Outcome: a skirt representing our allocated colour and the items that were placed in the envelopes we were each given.
For this project, Gayle allocated me 'pink', mainly because I rarely used pink in any of my work. So during my project, I started to look at how pink is seen amongst different age groups and the ways in which stereotypes have been used to influence and develop the potential for its meaning. For example: pink is predominantly a very feminine colour, which for young girls resembles a playful innocence. For women, pink still holds that 'girlishness', but it can also been seen as quite sexual, and within the sex industry it can be used to promote and enhance that playful innocence in a regressive kind of act.
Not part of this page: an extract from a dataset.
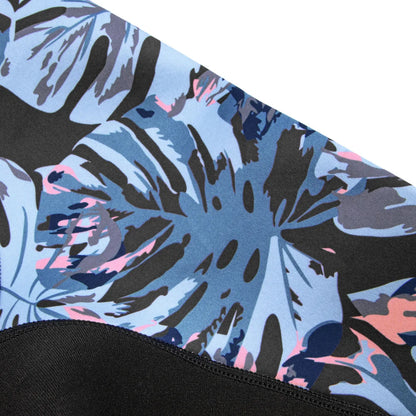 Women's Full Wetsuit - 3mm Neoprene Long Sleeve Fullsuit, Black/Hawaiian Floral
Weird.
Initially, we used the envelopes to influence a moodboard we were required to make before we started the rest of our research. With all these ideas bobbing around, by coincidence I watched Terry Gilliam's 'Tideland'. Jodelle Ferland's character, 'Jeliza-Rose' and the psychology behind her escapism influenced me to design a skirt which also incorporated 'the psychology of lines' within a design, known as 'gestalt psychology'. For the shoot, I wanted to play out 'Jeliza' and Brendan Fletcher's character, 'Dickens'. As well as being her friend, Dickens also played a pivotal role to Jeliza as a father figure (the wig reinforcing this switch of roles). The photo shoot was influenced mainly by the psychotic nature of their adventures, with particular emphasis on role reversals and the naive, yet admirable nature of playful young minds, free of prejudice and conditioning that many of us are constantly challenged with today.